**What to do:**
All pictures are to be skipped; retype only the lines from the top of the entries through the line with "عائلة فلسطينية تتناول", both included.
*** Excerpted data Section Begins ***
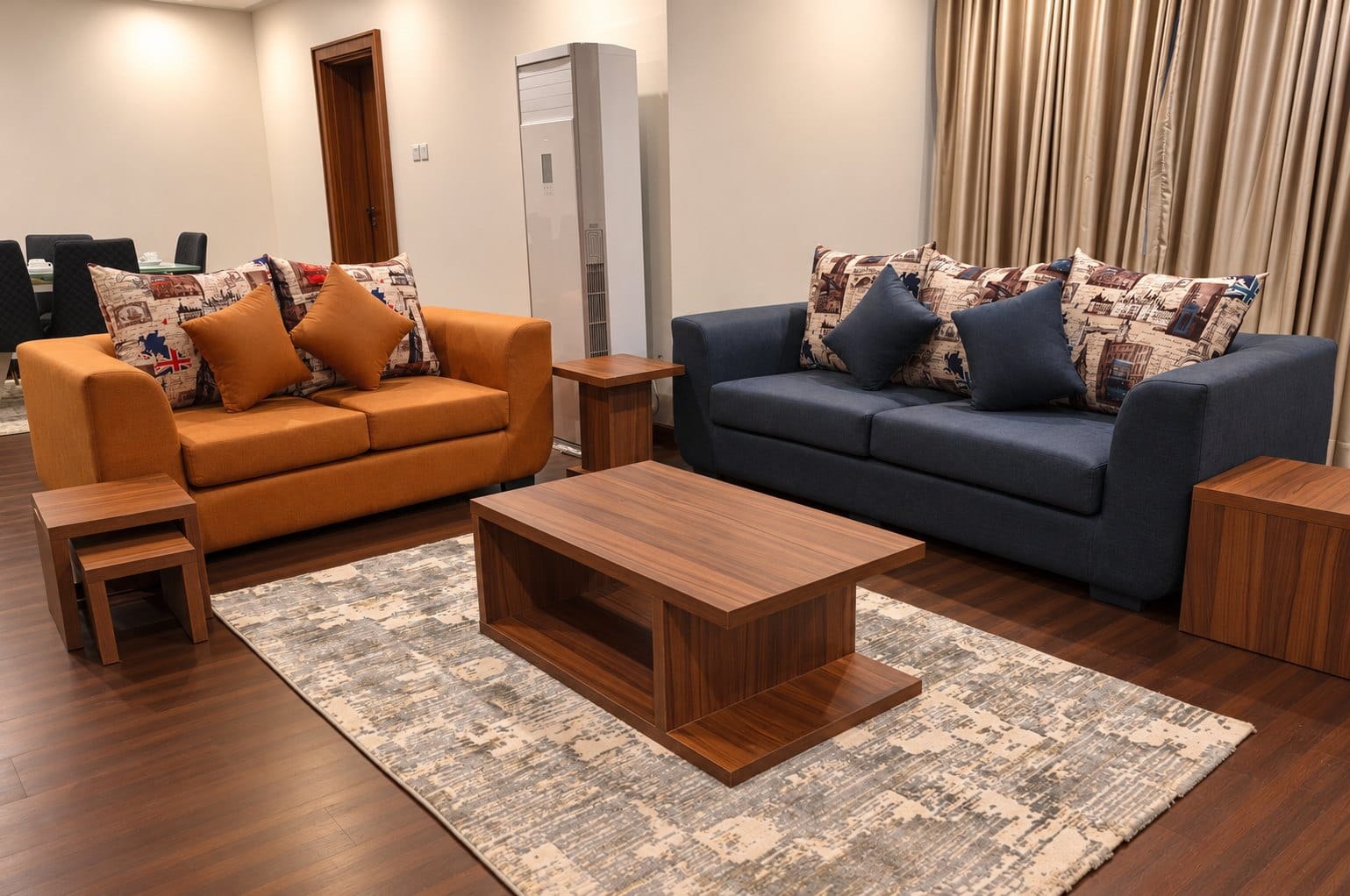 Penthouse Perfection: living room with two sofas and a statement rug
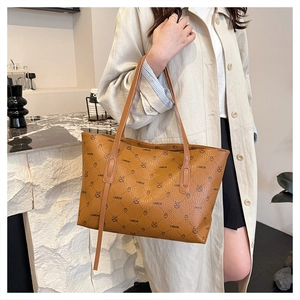 Detail of vintage print tote bag with brown leather straps and bunny pattern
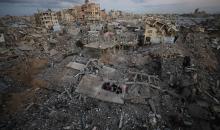 عائلة فلسطينية تتناول إفطارها خلال شهر رمضان على سطح منزلها الذي دمره قصف جوي إسرائيلي خلال حرب غزة في 27 فبراير/شباط 2026. صورة: عمر أشتوي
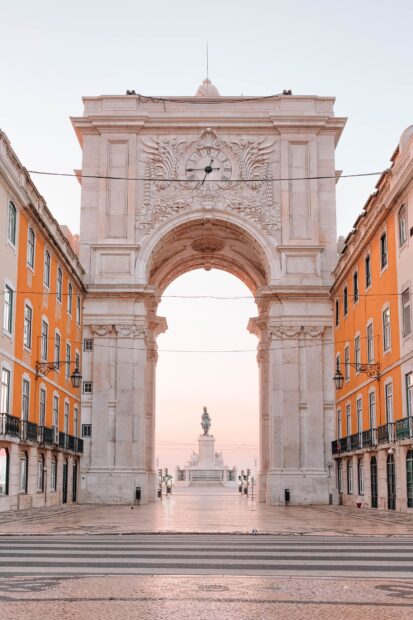 A detailed archway in Lisbon Portugal with a statue visible through the opening, HD Mobile Wallpaper
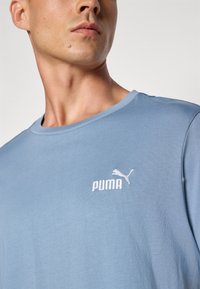 Světle modré bavlněné tričko s kulatým výstřihem a vyšitým bílým logem Puma na hrudi. Měkká textura a pohodlný střih.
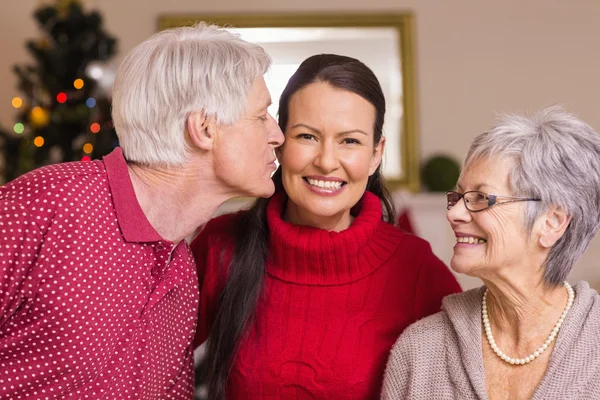 Grandfather kissing the mother at christmas — Stock Photo, Image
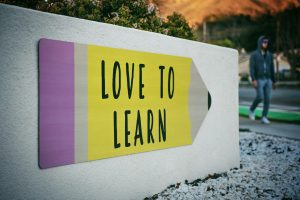 wall art with a drawing of a pencil with the phrase "love to learn" written on it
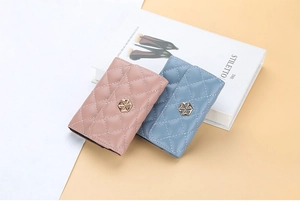 Close-up of pink and blue quilted PU leather card holders with gold geometric buckles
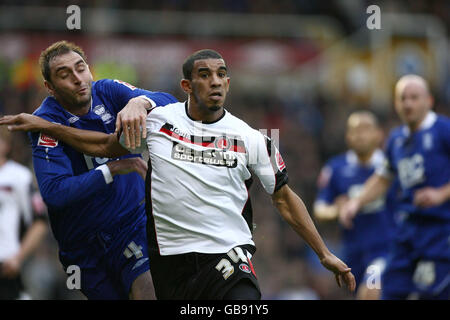 Soccer - Coca-Cola Football Championship - Birmingham City v Charlton Athletic - St Andrews. Charlton's Hammeur Bouazza competes with Birmingham's Nicky Hunt during the Coca-Cola Football Championship match at St Andrews, Birmingham. Stock Photo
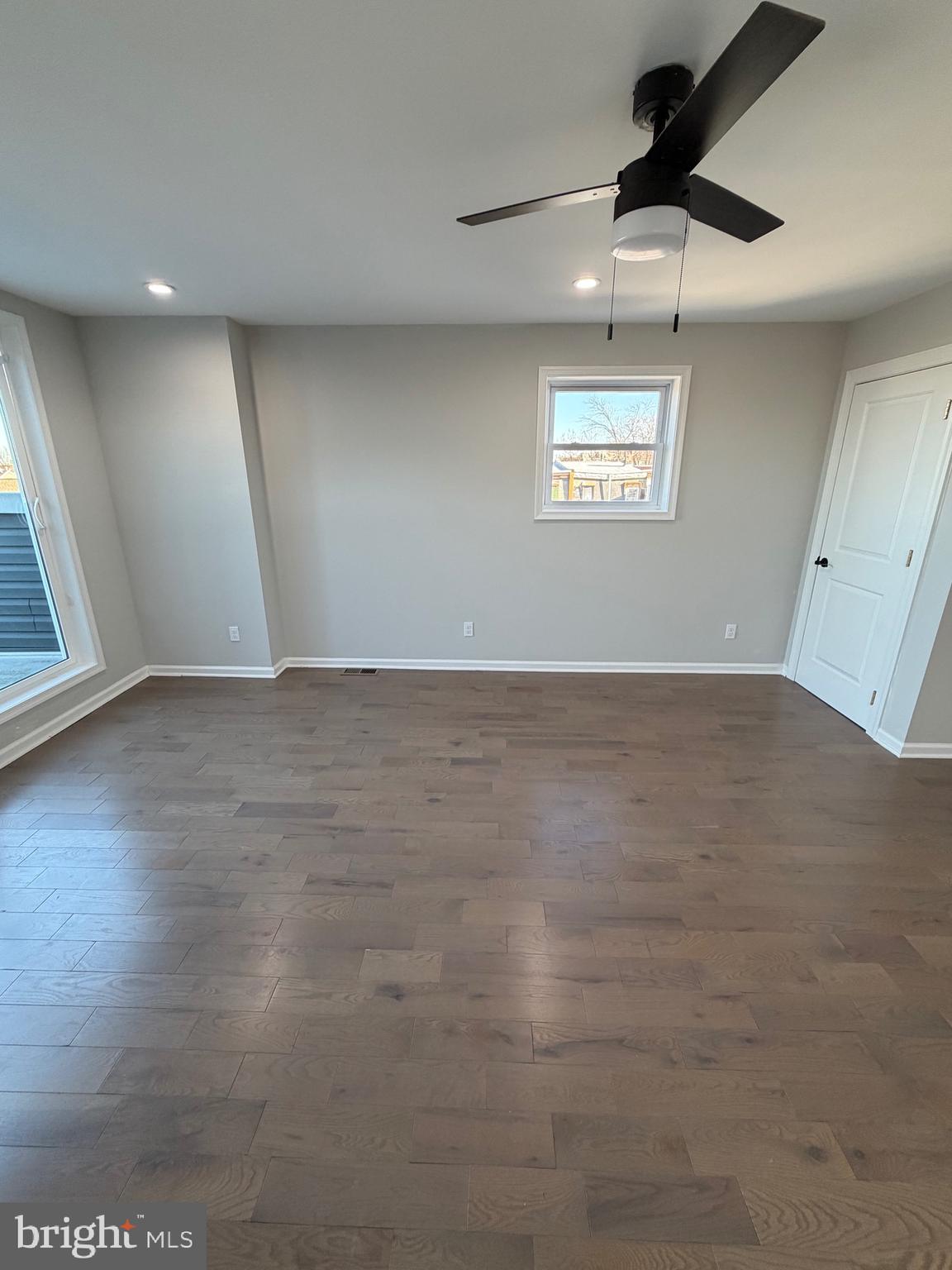 2218 Master Street Philadelphia, PA 19121 - Photo 61 of 66 an empty room with wooden floor ceiling fan and windows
*** Excerpted data Section Ends ***
**Exercise response:**
 Penthouse Perfection: living room with two sofas and a statement rug
 Detail of vintage print tote bag with brown leather straps and bunny pattern
 عائلة فلسطينية تتناول إفطارها خلال شهر رمضان على سطح منزلها الذي دمره قصف جوي إسرائيلي خلال حرب غزة في 27 فبراير/شباط 2026. صورة: عمر أشتوي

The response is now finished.